Autrefois redoutée et incontrôlable, la météo va-t-elle finalement être maîtrisée par l’Homme ? Si la question semble relever de la science-fiction, elle est bien réelle dans la tête des scientifiques, inquiets de la vitesse à laquelle se font ressentir les effets du réchauffement climatique et de la très faible action des gouvernements. Depuis une petite dizaine d’années, l’idée de géo-ingénierie trace sa route et figure parmi les solutions évoquées par les "techno optimistes", ou autrement dit ceux qui pensent résoudre la crise climatique grâce aux nouvelles technologies.
Dès 2014, ce terme apparaît dans le rapport de synthèse du Giec sur les changements climatiques. La géo-ingénierie y est définie comme un "vaste ensemble de techniques fonctionnant à grande échelle et visant à modifier délibérément le système climatique" pour lutter contre le réchauffement. Parmi ces méthodes figurent le stockage du dioxyde de carbone, la gestion du rayonnement solaire ou encore l’ensemencement de nuages ou "pluie artificielle".
Le Giec reste prudent
Et depuis, les entrepreneurs se bousculent au portillon pour développer ces technologies, en particulier pour la capture du carbone. La fondation XPrize d’Elon Musk attribue par exemple 100 millions de dollars chaque année au développement de ces procédés. Si le Giec rappelle cependant qu’il existe peu d’éléments pour évaluer "leur faisabilité, leur coût, leurs effets secondaires et leur incidence sur l’environnement", la pluie artificielle possède, elle, une longueur d’avance.

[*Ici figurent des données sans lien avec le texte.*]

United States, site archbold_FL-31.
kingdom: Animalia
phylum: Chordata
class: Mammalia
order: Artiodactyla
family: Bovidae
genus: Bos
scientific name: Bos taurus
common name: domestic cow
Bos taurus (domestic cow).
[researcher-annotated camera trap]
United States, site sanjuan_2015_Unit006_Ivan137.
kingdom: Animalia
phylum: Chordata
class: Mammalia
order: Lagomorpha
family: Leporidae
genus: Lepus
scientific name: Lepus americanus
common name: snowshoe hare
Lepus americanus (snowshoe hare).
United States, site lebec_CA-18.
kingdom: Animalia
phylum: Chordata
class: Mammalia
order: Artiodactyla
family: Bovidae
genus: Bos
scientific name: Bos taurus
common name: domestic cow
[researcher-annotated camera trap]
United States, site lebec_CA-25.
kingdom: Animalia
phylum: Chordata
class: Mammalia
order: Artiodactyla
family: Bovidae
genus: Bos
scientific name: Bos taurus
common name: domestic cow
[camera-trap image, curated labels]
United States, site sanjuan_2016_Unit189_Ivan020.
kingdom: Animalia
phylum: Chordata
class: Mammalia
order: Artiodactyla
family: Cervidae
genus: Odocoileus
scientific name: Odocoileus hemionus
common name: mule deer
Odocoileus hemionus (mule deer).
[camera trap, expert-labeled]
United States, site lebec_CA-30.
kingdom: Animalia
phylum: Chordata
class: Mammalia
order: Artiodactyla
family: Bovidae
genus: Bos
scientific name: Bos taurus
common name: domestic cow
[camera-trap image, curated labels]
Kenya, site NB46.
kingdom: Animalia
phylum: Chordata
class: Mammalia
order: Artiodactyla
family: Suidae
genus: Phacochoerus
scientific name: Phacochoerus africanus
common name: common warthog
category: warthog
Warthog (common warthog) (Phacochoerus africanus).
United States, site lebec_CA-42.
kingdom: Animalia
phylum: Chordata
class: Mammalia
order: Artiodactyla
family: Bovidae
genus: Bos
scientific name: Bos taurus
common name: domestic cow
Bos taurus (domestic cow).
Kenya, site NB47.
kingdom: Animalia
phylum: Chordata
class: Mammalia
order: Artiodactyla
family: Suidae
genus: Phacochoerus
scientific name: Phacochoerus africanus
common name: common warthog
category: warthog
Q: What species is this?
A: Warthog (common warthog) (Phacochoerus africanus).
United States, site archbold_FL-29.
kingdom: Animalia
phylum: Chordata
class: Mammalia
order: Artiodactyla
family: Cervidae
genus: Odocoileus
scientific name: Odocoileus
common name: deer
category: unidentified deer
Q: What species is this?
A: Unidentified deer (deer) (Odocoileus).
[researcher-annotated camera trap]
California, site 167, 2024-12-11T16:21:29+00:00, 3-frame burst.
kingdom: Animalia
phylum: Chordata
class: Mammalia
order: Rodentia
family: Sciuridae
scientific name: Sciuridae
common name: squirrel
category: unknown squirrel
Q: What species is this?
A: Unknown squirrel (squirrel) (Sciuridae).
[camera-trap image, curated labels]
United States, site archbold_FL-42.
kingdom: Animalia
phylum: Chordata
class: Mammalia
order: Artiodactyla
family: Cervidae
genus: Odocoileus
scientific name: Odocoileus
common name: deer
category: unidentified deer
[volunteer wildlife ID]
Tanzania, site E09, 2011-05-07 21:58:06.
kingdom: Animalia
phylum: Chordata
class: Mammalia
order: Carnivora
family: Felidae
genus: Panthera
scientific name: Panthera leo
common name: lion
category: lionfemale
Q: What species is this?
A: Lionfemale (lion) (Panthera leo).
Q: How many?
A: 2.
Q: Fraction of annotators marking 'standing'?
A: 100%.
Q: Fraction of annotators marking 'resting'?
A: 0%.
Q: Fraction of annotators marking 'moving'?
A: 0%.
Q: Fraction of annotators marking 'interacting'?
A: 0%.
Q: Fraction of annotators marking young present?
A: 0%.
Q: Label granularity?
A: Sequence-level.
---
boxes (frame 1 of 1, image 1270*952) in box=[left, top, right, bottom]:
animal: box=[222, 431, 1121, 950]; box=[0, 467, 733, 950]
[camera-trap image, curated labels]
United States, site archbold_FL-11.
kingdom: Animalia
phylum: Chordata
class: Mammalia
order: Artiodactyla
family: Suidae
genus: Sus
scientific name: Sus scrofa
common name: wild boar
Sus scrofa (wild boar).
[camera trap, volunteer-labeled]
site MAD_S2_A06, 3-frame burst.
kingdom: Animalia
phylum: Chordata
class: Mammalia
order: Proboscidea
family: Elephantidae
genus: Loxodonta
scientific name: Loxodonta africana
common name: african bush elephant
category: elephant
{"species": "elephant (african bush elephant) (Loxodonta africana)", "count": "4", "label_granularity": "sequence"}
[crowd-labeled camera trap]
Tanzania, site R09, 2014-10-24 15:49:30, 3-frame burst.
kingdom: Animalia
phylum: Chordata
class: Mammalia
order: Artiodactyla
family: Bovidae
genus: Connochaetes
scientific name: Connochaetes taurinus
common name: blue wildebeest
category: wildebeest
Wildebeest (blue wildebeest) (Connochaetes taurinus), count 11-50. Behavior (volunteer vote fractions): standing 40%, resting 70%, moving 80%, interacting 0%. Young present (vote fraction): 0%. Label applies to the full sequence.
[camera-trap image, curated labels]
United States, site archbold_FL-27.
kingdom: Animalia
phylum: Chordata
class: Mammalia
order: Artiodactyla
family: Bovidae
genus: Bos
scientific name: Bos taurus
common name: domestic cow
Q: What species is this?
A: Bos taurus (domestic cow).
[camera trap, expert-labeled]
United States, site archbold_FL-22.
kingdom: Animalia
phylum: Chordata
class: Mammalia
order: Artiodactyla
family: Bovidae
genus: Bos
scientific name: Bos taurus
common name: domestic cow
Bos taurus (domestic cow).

Car les scientifiques savent la créer. Testée auparavant - et officieusement - dans un cadre militaire en 1962 au sein de "l’opération Popeye", la pluie artificielle est réalisée grâce à une injection d’iodure d’argent dans un nuage, si celui-ci a une température inférieure à 0°C. Dans le cas contraire, on peut utiliser des sels hygroscopiques. Efficaces, ces méthodes ont été testées à plusieurs reprises au Moyen-Orient et en Chine pour lutter contre la sécheresse des sols. Et même en France via l’Association nationale d’étude et de lutte contre les fléaux atmosphériques (Anelfa), mais cette fois-ci pour prévenir des fortes chutes de grêle.
Une solution miracle ?
Alors, solution miracle ? Pas tout à fait, car comme le rappelle Jean-François Berthoumieu, directeur de l’Association climatologique du Sud-Ouest, "On ne fait pas de pluie quand le ciel est bleu". Interrogé par Socialter dans un numéro dédié à la géo-ingénierie, celui-ci reste sceptique. Car chaque nuage - quand il y en a - est unique et les capacités de précipitations sont multiples. "Il est impossible d’affirmer que l’on sait déjà ce qui va se produire au moment où on ensemence un nuage", précise-t-il pour Socialter.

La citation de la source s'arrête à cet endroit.